== Study text ==
━━━━━━
This sculpture has been tentatively identified as Aiyanar, one of the disciples of the Hindu god Shiva who was worshipped in south India and Sri Lanka. The name Aiyanar is Tamil, meaning "he who commands." Aiyanar was a huntsman who was believed to protect travelers and guard reservoirs, particularly at night. Comparisons with other known sculptures of this deity suggest that the right arm of this figure was resting on his knee while his left hung down.

This sculpture is reputed to have been discovered at Si Thep, in the north-central part of Thailand, and it is made of graywacke, a variety of sandstone often used in sculptures attributed to this site. Si Thep is located between two regions that are known to have been centers of Mon power and a region that is believed to have been an important center of Khmer culture prior to the development farther south of the Khmer empire during the 10th century. There is some textual evidence for the role played by the Khmers in the establishment of Si Thep. Moreover, the prevalence of Hindu imagery in the sculpture from this site also points to the Khmer rather than Mon tradition. Sculptures from Si Thep are characterized by strong, clearly delineated physiques, dramatic poses, and the minimal attention paid to their garments. For example, the thin line at this figure's waist indicates that he wore a short skirtlike garment. This style of sculpture is found at Si Thep and at sites that in fact are associated with some of the earliest traditions of Cambodian sculpture, or perhaps more carefully stated, Khmer as opposed to Mon sculpture. The relationship between these two strong traditions is one of the more perplexing and unresolved issues in the history of art in Thailand and Cambodia.
━━━━━━
== Information shown ==
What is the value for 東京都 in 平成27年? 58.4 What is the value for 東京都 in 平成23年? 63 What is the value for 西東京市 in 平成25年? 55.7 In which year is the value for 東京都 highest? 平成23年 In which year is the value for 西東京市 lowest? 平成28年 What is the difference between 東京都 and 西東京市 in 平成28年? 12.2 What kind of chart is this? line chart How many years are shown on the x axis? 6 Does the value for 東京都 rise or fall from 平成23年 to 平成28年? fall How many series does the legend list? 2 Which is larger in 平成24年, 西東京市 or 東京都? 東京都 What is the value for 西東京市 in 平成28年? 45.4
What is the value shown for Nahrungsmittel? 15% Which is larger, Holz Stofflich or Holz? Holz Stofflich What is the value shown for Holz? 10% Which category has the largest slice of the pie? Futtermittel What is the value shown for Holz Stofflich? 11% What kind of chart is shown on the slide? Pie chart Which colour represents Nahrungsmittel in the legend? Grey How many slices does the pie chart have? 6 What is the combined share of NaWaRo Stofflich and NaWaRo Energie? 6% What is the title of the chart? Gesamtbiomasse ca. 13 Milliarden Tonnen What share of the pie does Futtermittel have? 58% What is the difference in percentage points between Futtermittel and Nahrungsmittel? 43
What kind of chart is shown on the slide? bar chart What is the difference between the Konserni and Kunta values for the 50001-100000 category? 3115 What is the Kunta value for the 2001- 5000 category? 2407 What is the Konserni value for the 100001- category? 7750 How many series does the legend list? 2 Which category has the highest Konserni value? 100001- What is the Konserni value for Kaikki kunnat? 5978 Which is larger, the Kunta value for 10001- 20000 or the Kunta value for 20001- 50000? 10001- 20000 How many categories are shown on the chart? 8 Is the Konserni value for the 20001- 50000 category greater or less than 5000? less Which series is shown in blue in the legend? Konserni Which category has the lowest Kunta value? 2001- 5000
━━━━━━
== Tasks to complete ==
1. Return the part of the sculpture description starting at "This sculpture has" and ending at "left hung down.".
2. Decide whether each statement agrees with the sculpture description, answering yes or no and quoting the words that settle it: (a) In Tamil, the name Aiyanar means "he who commands." (b) The sculpture is carved from marble. (c) Sculptures from Si Thep give close attention to garments.
Rely only on the sculpture description, not on the material.

== Expected responses ==
1.
This sculpture has been tentatively identified as Aiyanar, one of the disciples of the Hindu god Shiva who was worshipped in south India and Sri Lanka. The name Aiyanar is Tamil, meaning "he who commands." Aiyanar was a huntsman who was believed to protect travelers and guard reservoirs, particularly at night. Comparisons with other known sculptures of this deity suggest that the right arm of this figure was resting on his knee while his left hung down.

2.
(a) Yes: "The name Aiyanar is Tamil, meaning "he who commands.""
(b) No: "it is made of graywacke, a variety of sandstone"
(c) No: "the minimal attention paid to their garments"